Com licença: preciso urgentemente tirar novas fotos, atuais, e que não escondam os meus 62 anos. A minha última foto que está ilustrando a coluna “Coração da Terra”, da Revista Ecológico, tem mais de seis anos – e nesse tempo muita coisa mudou. Perdi pai, mãe, irmão e amigos fundamentais na minha vida. Saí do emprego de mais de 40 anos, mudei de casa, pelo menos, três vezes, mas a foto no alto da coluna continua a mesma. Olha que escrevi a crônica “Coração de Mãe” num jornal mineiro durante 10 anos – e não é que a foto lá no alto também permaneceu a mesma esses anos todos. Medo de que?

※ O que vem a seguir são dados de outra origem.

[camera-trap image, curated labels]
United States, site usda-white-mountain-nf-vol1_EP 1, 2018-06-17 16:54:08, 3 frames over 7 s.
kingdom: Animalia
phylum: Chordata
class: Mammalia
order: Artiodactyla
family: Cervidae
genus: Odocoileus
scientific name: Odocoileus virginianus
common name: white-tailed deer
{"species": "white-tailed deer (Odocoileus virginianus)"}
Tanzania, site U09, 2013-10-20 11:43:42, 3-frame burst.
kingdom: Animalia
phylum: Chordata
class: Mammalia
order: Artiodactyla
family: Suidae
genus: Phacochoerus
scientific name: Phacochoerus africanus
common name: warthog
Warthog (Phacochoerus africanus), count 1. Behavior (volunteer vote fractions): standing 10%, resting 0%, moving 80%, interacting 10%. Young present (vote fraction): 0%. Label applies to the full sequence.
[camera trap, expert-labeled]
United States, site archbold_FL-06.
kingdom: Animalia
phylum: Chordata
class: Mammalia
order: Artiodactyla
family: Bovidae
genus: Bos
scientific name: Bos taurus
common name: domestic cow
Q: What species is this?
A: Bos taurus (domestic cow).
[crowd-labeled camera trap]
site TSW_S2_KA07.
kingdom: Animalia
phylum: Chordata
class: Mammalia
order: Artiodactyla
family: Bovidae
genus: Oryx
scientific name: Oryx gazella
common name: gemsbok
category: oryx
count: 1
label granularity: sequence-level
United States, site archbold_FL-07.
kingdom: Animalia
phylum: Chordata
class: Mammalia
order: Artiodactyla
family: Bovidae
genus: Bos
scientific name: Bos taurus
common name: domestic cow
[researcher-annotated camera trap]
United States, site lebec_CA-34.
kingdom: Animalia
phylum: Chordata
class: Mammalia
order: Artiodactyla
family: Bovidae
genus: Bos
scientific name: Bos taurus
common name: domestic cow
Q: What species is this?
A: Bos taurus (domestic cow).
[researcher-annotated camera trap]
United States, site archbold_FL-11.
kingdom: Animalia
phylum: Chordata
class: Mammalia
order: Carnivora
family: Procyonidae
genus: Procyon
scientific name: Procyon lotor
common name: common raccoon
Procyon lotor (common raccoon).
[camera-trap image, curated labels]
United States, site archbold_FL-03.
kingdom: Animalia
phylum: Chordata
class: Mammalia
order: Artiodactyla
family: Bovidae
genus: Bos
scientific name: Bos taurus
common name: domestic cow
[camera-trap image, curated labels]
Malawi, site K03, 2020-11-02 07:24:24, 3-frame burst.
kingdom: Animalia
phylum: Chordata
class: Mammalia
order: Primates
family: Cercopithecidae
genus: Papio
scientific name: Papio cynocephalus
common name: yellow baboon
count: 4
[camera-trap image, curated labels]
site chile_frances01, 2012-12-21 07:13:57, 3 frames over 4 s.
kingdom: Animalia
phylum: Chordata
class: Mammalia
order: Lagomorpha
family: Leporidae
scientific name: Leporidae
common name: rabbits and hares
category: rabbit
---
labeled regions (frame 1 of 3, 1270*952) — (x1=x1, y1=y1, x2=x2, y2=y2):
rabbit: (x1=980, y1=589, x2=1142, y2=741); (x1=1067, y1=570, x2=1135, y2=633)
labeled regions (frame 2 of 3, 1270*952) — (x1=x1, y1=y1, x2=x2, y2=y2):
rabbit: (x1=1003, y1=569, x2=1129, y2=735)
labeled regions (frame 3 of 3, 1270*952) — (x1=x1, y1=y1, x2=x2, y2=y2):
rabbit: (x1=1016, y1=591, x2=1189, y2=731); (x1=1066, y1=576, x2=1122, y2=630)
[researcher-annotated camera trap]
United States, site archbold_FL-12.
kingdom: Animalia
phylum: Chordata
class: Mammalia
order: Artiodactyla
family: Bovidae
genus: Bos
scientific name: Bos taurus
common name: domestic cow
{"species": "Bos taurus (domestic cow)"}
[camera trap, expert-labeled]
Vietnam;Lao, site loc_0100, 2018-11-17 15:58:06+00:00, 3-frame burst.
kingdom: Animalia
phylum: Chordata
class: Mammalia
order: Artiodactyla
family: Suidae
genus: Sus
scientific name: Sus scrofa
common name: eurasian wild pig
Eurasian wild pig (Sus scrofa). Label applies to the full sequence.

Medo de ser vista como realmente sou? De que os leitores me vejam como realmente estou hoje? Ou faz parte dessa necessidade de ser eternamente jovem? O tempo correu, escorreu e a minha foto no alto da página continuou como a de uma jovem com 20 anos a menos. Os cabelos mudaram, a testa ficou perplexa com tantas perdas importantes que me deram lições de superação. Quer melhor cronômetro do tempo do que ver amigos e familiares indo embora? Quer maior bagagem de rugas do que ser uma órfã adulta? Quer maior dimensão do tempo do que ter um filho de 30 anos? Na verdade, jovem é o filho… é neto…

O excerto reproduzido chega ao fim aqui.